Department of General Surgery, The Second Affiliated Hospital, Jiangxi Medical College, Nanchang University, No. 1 Minde Road, Nanchang, Jiangxi Province, 330006, China.
Department of General Surgery, The Affiliated Children's Hospital of Nanchang Medical College, Nangchang, 330000, China.
Cancer Chemother Pharmacol. 2024 Nov;94(5):669-683. doi: 10.1007/s00280-024-04704-1. Epub 2024 Aug 5.
The role of selinexor, a targeted inhibitor of exportin 1 (XPO1), in the treatment of cholangiocarcinoma is not yet fully understood. This study conducted comprehensive in vitro and in vivo investigations to elucidate the effects of selinexor on cholangiocarcinoma, with a focus on its mechanistic relationship with the cellular localization of Paternally Expressed Gene 3 (PEG3).
A patient-derived xenograft (PDX) model was established using samples from a cholangiocarcinoma patient in immunodeficient mice to assess the in vivo effects of selinexor. Additionally, cholangiocarcinoma cell lines HuCC-T1 and BRE were cultured to evaluate selinexor's impact on cell proliferation, invasion, migration, cell cycle, and apoptosis. HuCC-T1 cells were also implanted in immunodeficient mice for further investigation. Immunofluorescence and Western blotting were employed to observe the expression and localization of the PEG3 protein.

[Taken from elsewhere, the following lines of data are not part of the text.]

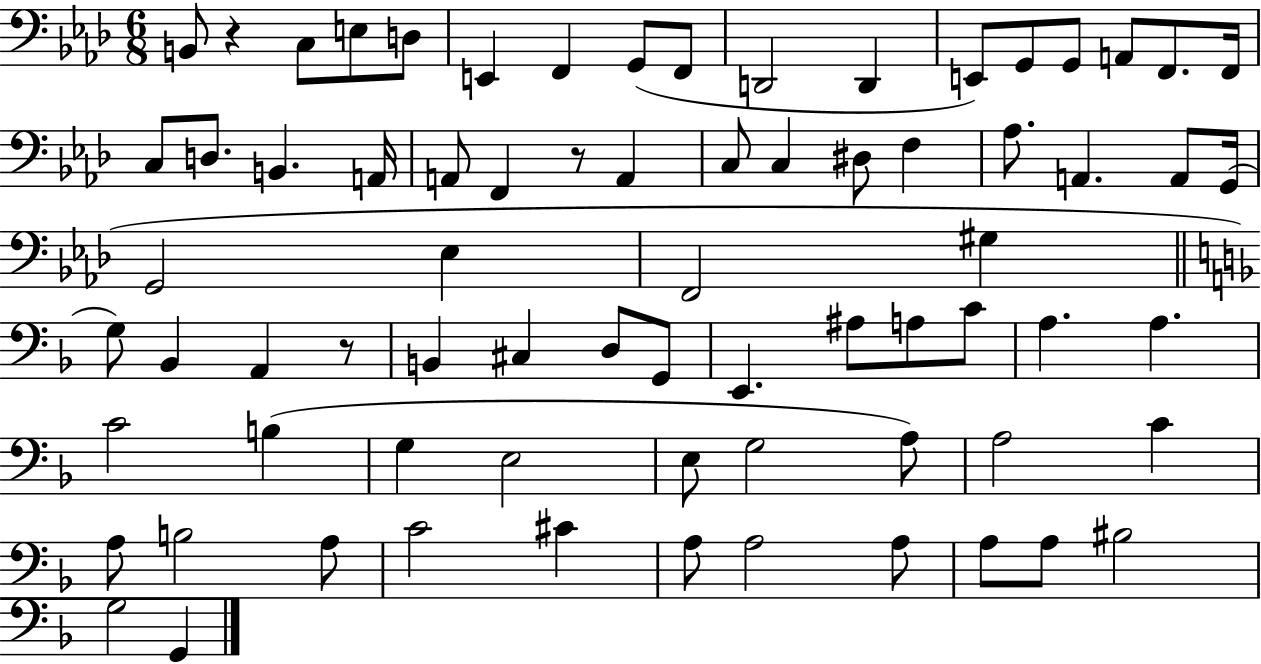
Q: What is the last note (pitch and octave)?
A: G2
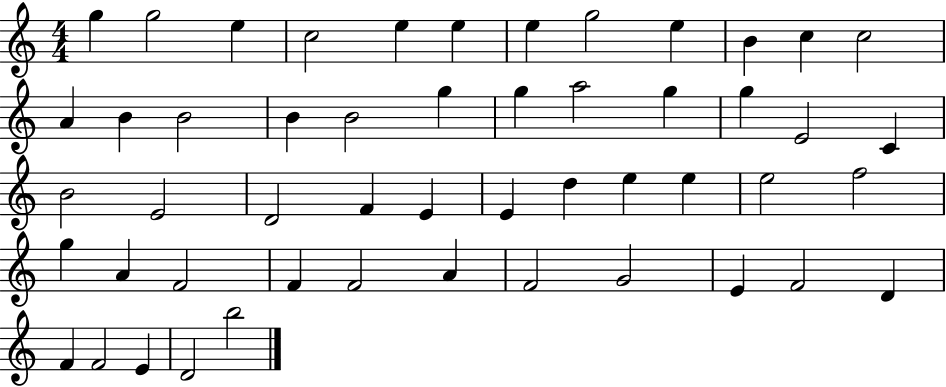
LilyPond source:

{
  \clef treble
  \numericTimeSignature
  \time 4/4
  \key c \major
  g''4 g''2 e''4 | c''2 e''4 e''4 | e''4 g''2 e''4 | b'4 c''4 c''2 | \break a'4 b'4 b'2 | b'4 b'2 g''4 | g''4 a''2 g''4 | g''4 e'2 c'4 | \break b'2 e'2 | d'2 f'4 e'4 | e'4 d''4 e''4 e''4 | e''2 f''2 | \break g''4 a'4 f'2 | f'4 f'2 a'4 | f'2 g'2 | e'4 f'2 d'4 | \break f'4 f'2 e'4 | d'2 b''2 | \bar "|."
}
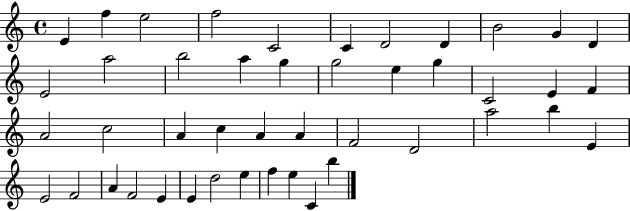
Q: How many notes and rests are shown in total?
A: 45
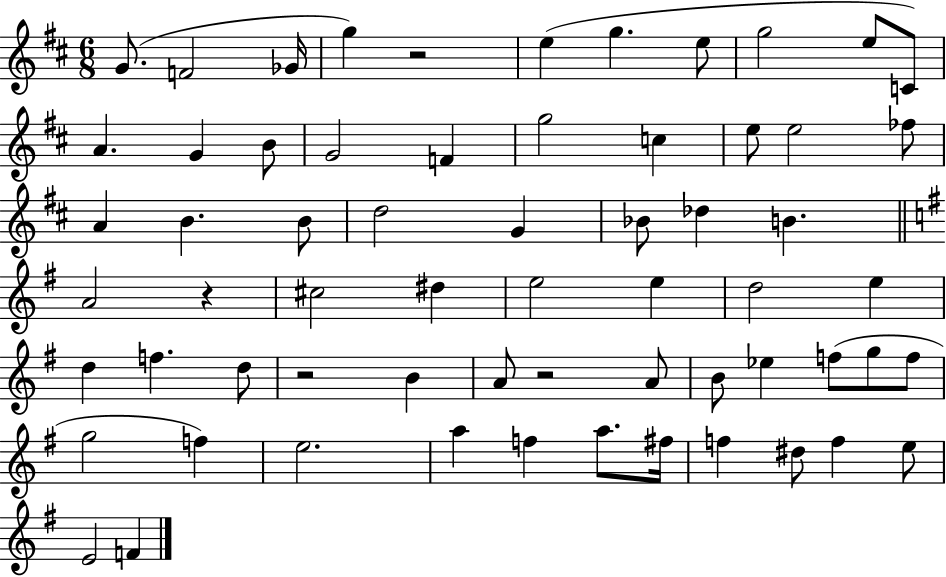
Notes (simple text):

G4/e. F4/h Gb4/s G5/q R/h E5/q G5/q. E5/e G5/h E5/e C4/e A4/q. G4/q B4/e G4/h F4/q G5/h C5/q E5/e E5/h FES5/e A4/q B4/q. B4/e D5/h G4/q Bb4/e Db5/q B4/q. A4/h R/q C#5/h D#5/q E5/h E5/q D5/h E5/q D5/q F5/q. D5/e R/h B4/q A4/e R/h A4/e B4/e Eb5/q F5/e G5/e F5/e G5/h F5/q E5/h. A5/q F5/q A5/e. F#5/s F5/q D#5/e F5/q E5/e E4/h F4/q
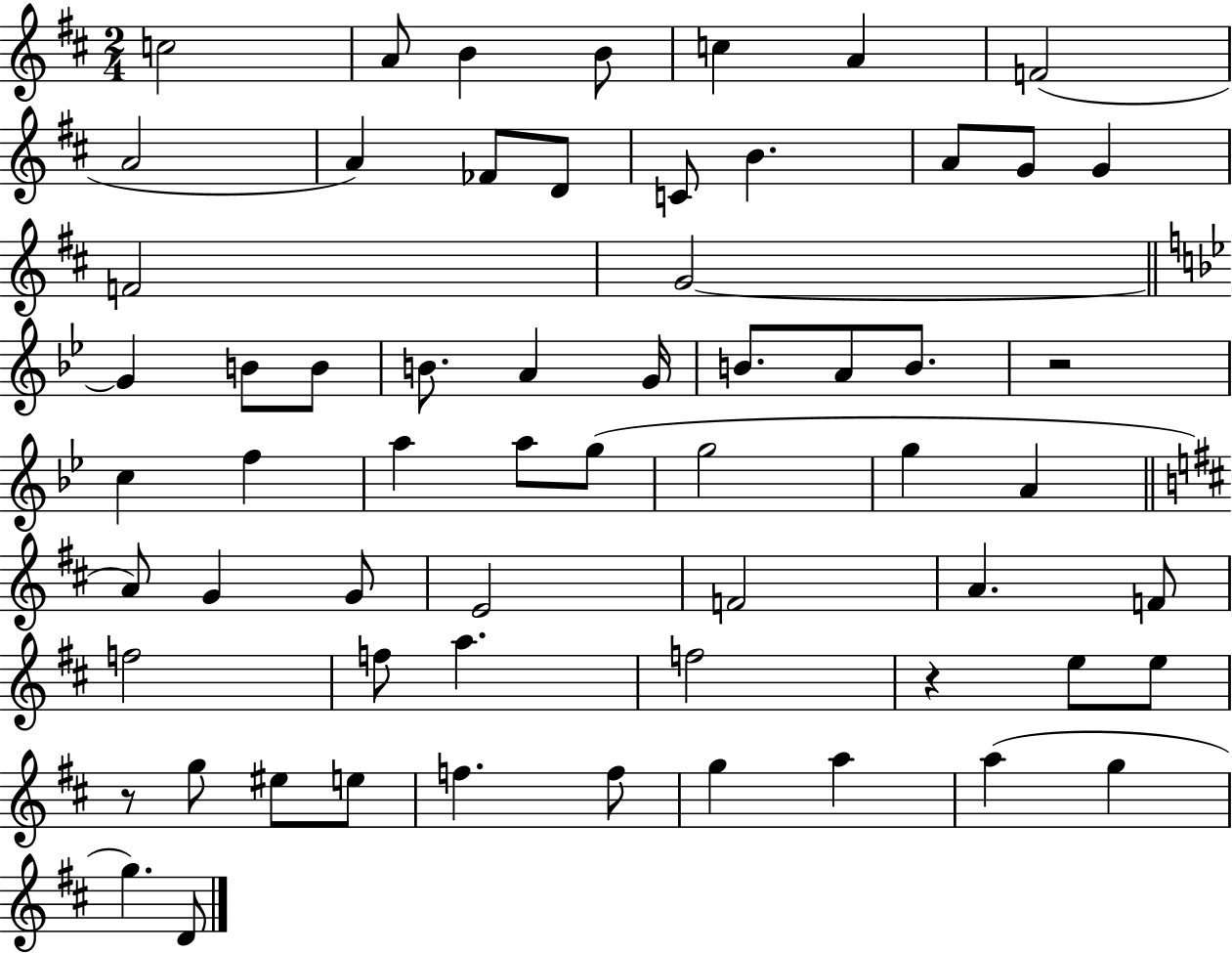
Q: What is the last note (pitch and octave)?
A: D4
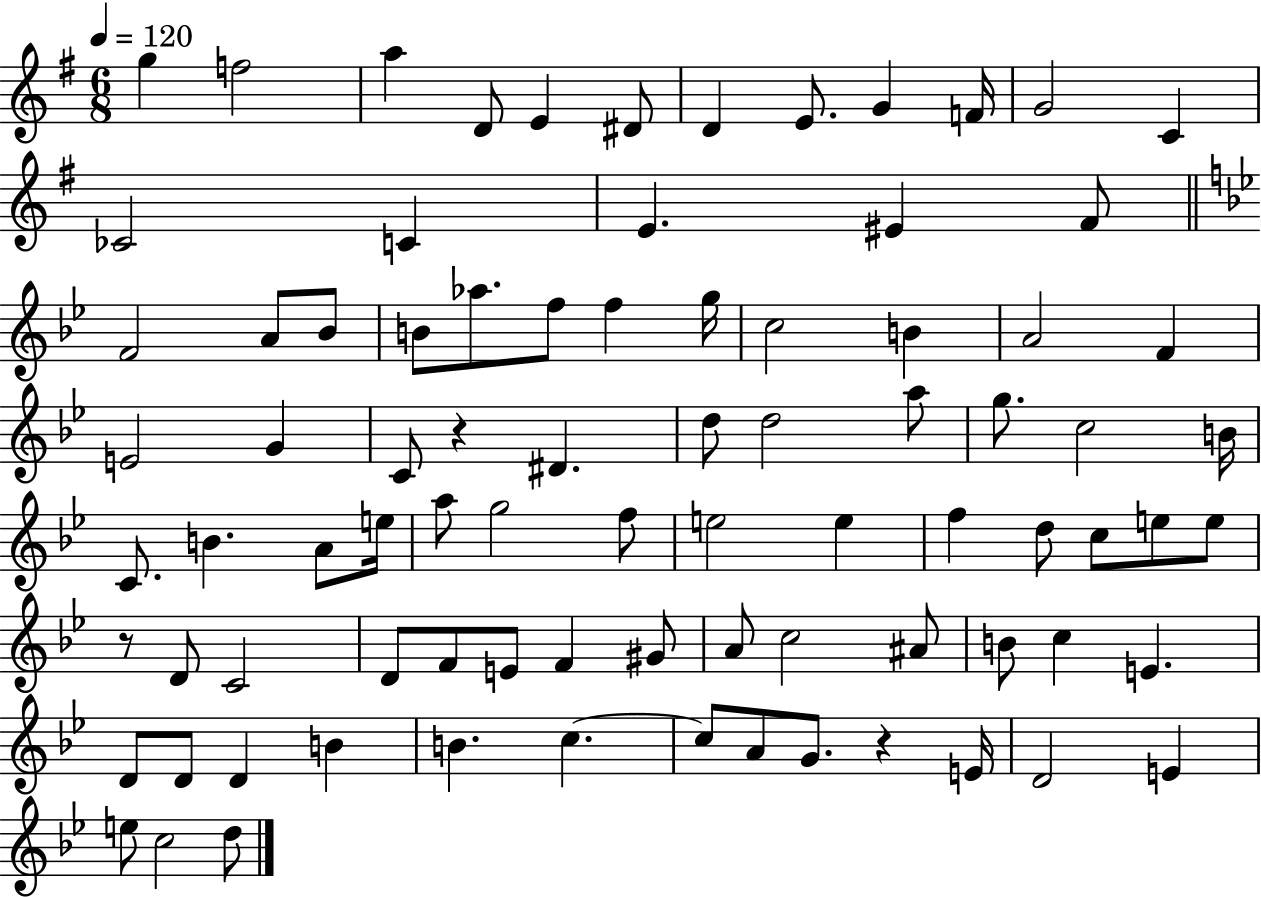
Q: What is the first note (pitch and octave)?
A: G5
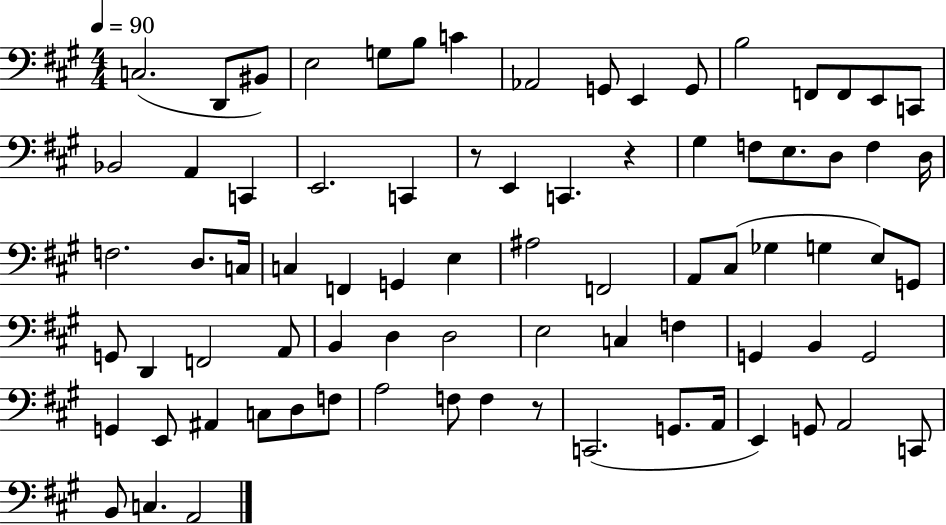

The results demonstrated that selinexor significantly inhibited tumor growth in the cholangiocarcinoma PDX model and promoted the accumulation of PEG3 protein within the nuclei of tumor cells. In vitro experiments showed that selinexor effectively suppressed cholangiocarcinoma cell proliferation, invasion, and migration, while also impeding the cell cycle and inducing apoptosis. Notably, selinexor markedly facilitated the nuclear accumulation of PEG3 protein in cholangiocarcinoma cells. However, when PEG3 expression was knocked down, the effects of selinexor on cholangiocarcinoma were significantly reversed.
These findings suggest that selinexor inhibits the progression of cholangiocarcinoma by targeting XPO1 and promoting the nuclear accumulation of PEG3 protein, thereby hindering the cell cycle and inducing apoptosis.
选择性核输出抑制剂 selinexor (XPO1 的靶向抑制剂)在胆管癌治疗中的作用尚未完全阐明。本研究通过全面的体外和体内研究来阐明 selinexor 对胆管癌的影响,重点研究其与 Paternally Expressed Gene 3(PEG3)细胞内定位的机制关系。
使用免疫缺陷小鼠中胆管癌患者的样本建立了患者衍生的异种移植(PDX)模型,以评估 selinexor 的体内作用。此外,培养胆管癌细胞系 HuCC-T1 和 BRE,以评估 selinexor 对细胞增殖、侵袭、迁移、细胞周期和凋亡的影响。还将 HuCC-T1 细胞植入免疫缺陷小鼠中进行进一步研究。采用免疫荧光和 Western blot 观察 PEG3 蛋白的表达和定位。
结果表明,sinexor 显著抑制胆管癌 PDX 模型中的肿瘤生长,并促进肿瘤细胞中 PEG3 蛋白在核内的积累。体外实验表明,sinexor 有效抑制胆管癌细胞增殖、侵袭和迁移,同时阻碍细胞周期并诱导细胞凋亡。值得注意的是,sinexor 显著促进了胆管癌细胞中 PEG3 蛋白的核内积累。然而,当敲低 PEG3 表达时,sinexor 对胆管癌的作用明显逆转。
这些发现表明,sinexor 通过靶向 XPO1 抑制胆管癌的进展,并促进 PEG3 蛋白的核内积累,从而阻碍细胞周期并诱导细胞凋亡。